# Intro

Step by step how to handle data and create ML Model

**General Workflow Order in Scikit-Learn:**

1.  **Data Preprocessing**

    *   Handling missing values (e.g., `SimpleImputer`)
    *   Encoding categorical variables (e.g., `OneHotEncoder` or `LabelEncoder`)
    *   Scaling numerical features (e.g., `StandardScaler`, `MinMaxScaler`)
    *   Handling outliers, transformations, etc.

2.  **Feature Selection**

    *   Finding correlation coefficients between each predictor pair with pandas's `df.corr()` (this tells us correlation between each predictor pair)
    *   Finding p-values with `scipy.stats.pearsonr()`
    *   Finding coefficients between each predictor/target pair using panadas's `df.corrwith()` (this tells us correlation between the each predictor/target pair)
    *   Removing low-variance features (`VarianceThreshold`), if they do not have strong predictive power found with `df.corrwith()`
    *   Selecting important features (`SelectKBest` filter method, Recursive Feature Elimination `RFCV` wrapper method)
    *   Using model-based feature selection (e.g., `SelectFromModel` with Lasso or RandomForest) (eg, embedded methods)
    
3. **Train-Test Split** (`train_test_split`)

4.  **Model Training & Evaluation**

    *   Choosing a machine learning algorithm
    *   Hyperparameter tuning
    *   Performance evaluation (accuracy, precision, recall, F1-score, etc.)

════

Jobs:
1. Update the rows by replacing "compliance" with "audit" wherever it appears. Leave everything else the same.
2. Extend the scikit-learn workflow guide, picking up right after its last line.
The rows below come from a different source than the scikit-learn workflow guide.

Data for this task:

════

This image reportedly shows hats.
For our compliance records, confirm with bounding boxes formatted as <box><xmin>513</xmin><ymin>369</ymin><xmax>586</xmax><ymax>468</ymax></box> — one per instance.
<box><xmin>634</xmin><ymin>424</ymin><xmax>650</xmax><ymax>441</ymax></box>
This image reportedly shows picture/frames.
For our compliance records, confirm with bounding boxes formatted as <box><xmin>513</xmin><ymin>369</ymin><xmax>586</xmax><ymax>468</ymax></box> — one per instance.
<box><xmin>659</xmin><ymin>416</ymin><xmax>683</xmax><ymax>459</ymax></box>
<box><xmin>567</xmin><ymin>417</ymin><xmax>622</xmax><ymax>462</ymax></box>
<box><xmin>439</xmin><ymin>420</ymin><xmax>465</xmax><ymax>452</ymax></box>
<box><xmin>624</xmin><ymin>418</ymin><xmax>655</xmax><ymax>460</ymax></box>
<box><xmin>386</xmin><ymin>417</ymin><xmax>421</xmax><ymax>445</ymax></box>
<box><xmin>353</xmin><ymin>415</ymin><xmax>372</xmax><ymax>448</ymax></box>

════

Written answers:
1.
This image reportedly shows hats.
For our audit records, confirm with bounding boxes formatted as <box><xmin>513</xmin><ymin>369</ymin><xmax>586</xmax><ymax>468</ymax></box> — one per instance.
<box><xmin>634</xmin><ymin>424</ymin><xmax>650</xmax><ymax>441</ymax></box>
This image reportedly shows picture/frames.
For our audit records, confirm with bounding boxes formatted as <box><xmin>513</xmin><ymin>369</ymin><xmax>586</xmax><ymax>468</ymax></box> — one per instance.
<box><xmin>659</xmin><ymin>416</ymin><xmax>683</xmax><ymax>459</ymax></box>
<box><xmin>567</xmin><ymin>417</ymin><xmax>622</xmax><ymax>462</ymax></box>
<box><xmin>439</xmin><ymin>420</ymin><xmax>465</xmax><ymax>452</ymax></box>
<box><xmin>624</xmin><ymin>418</ymin><xmax>655</xmax><ymax>460</ymax></box>
<box><xmin>386</xmin><ymin>417</ymin><xmax>421</xmax><ymax>445</ymax></box>
<box><xmin>353</xmin><ymin>415</ymin><xmax>372</xmax><ymax>448</ymax></box>

2.
# Preprocessing

# Feature Selection

## Wrapper Methods vs Embedded Methods

| Feature                     | Wrapper Methods                                         | Embedded Methods                                      |
| :-------------------------- | :------------------------------------------------------ | :---------------------------------------------------- |
| **Accuracy**                | High (can optimize feature set)                         | Moderate (depends on model regularization)             |
| **Speed**                   | Slow (requires multiple model fits)                     | Fast (feature selection during training)                |
| **Overfitting Risk**        | Higher                                                  | Lower (regularization helps)                           |
| **Scalability**             | Poor for large datasets                                  | Works well on large datasets                           |
| **Model Dependence**        | Works with any model                                     | Tied to a specific model                               |

**When to Use What?**

- Use Wrapper Methods when accuracy is critical and computational cost is not a concern (e.g., small datasets).
- Use Embedded Methods when you need a faster, scalable, and regularized approach (e.g., large datasets).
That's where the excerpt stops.